Evaluating the properties and applications of high entropy borides, nitrides and carbides

This study investigates the unique properties and prospective uses of high entropy ceramics, with special emphasis on borides (HEBs), carbides (HECbs), and nitrides (HENs). Being an innovative material, these ceramics consist of multiple principal elements chemically harmonized under severe lattice distortion and large configurational entropy, which control their unique thermal stability, mechanical hardness, and wear resistance. The principal objective of the research is to analyze the intrinsic characteristics of these high entropy systems and determine their applicability in ultra-high-temperature environments.
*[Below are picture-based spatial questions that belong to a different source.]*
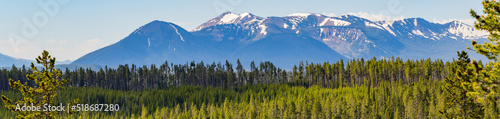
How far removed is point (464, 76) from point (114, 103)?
149052mm

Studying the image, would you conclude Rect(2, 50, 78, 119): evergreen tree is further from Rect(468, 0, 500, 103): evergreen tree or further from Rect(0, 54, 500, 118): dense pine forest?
Rect(0, 54, 500, 118): dense pine forest

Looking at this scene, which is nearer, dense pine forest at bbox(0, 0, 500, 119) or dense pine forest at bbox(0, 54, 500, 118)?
dense pine forest at bbox(0, 0, 500, 119)

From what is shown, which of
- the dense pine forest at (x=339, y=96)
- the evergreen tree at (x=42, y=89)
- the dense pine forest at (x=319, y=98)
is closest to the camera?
the dense pine forest at (x=339, y=96)

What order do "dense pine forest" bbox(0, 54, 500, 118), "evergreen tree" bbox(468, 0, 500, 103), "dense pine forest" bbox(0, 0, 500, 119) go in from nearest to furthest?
"evergreen tree" bbox(468, 0, 500, 103) → "dense pine forest" bbox(0, 0, 500, 119) → "dense pine forest" bbox(0, 54, 500, 118)

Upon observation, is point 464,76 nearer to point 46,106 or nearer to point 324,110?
point 46,106

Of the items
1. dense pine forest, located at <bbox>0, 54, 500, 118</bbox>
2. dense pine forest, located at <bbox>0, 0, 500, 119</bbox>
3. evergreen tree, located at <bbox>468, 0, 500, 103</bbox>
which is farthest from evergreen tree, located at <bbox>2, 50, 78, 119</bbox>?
dense pine forest, located at <bbox>0, 54, 500, 118</bbox>

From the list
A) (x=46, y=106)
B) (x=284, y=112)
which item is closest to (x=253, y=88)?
(x=284, y=112)

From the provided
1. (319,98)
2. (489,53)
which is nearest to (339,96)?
(319,98)

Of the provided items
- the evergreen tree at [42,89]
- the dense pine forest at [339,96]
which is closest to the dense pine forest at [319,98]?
the dense pine forest at [339,96]

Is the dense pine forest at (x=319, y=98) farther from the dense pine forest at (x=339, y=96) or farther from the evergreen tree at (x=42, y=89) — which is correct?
the evergreen tree at (x=42, y=89)

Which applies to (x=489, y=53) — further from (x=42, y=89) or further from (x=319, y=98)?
(x=319, y=98)

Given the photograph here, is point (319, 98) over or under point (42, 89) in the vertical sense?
under

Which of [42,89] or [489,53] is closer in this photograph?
[489,53]

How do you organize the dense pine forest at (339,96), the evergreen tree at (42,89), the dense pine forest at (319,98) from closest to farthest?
the dense pine forest at (339,96)
the evergreen tree at (42,89)
the dense pine forest at (319,98)
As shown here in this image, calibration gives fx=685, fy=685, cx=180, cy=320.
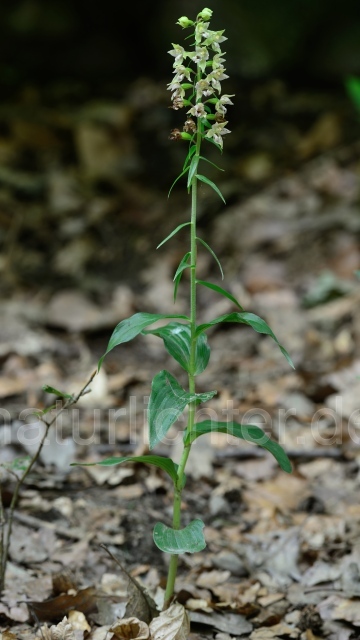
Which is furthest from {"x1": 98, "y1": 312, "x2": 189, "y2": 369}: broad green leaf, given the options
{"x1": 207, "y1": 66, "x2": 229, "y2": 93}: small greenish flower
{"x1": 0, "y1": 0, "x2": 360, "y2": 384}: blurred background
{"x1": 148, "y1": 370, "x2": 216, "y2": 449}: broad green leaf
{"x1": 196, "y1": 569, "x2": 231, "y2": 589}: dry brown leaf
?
{"x1": 0, "y1": 0, "x2": 360, "y2": 384}: blurred background

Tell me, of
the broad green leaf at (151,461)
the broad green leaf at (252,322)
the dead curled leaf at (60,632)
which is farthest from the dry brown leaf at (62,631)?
the broad green leaf at (252,322)

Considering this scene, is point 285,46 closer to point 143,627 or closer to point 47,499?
point 47,499

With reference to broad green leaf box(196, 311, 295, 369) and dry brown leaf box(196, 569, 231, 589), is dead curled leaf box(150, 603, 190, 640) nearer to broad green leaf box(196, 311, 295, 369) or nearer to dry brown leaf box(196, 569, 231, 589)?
dry brown leaf box(196, 569, 231, 589)

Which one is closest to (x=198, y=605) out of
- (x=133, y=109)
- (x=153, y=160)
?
(x=153, y=160)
Through a comprehensive literature review, focusing on critical assessment of experimental and computational works, the research discovered the prospective performance of HEBs, HECbs, and HENs in severe environments like aerospace, defense, and nuclear applications. Nevertheless, poor oxidation resistance, low fracture toughness, and scalability of synthesis are the unresolved challenges affecting HECs. The research recommends developing industrially viable synthesis methods like self-propagating high-temperature synthesis (SHS), flame spray pyrolysis, as well as combining machine learning with CALPHAD and DFT to design and develop more smart production of robust HECs with improved structural and functional performance. The study further recommends that future research should inquire not only the structural roles of HECs but also their functional applications in energy storage, electronic barriers, and functional coatings, thereby expanding the impact of high entropy ceramics in emerging technologies. The next wave of research should aim at increasing the oxidation tolerance, develop industrial viable synthesis pathways, and expand the multifunctional applications of HECs in harsh conditions.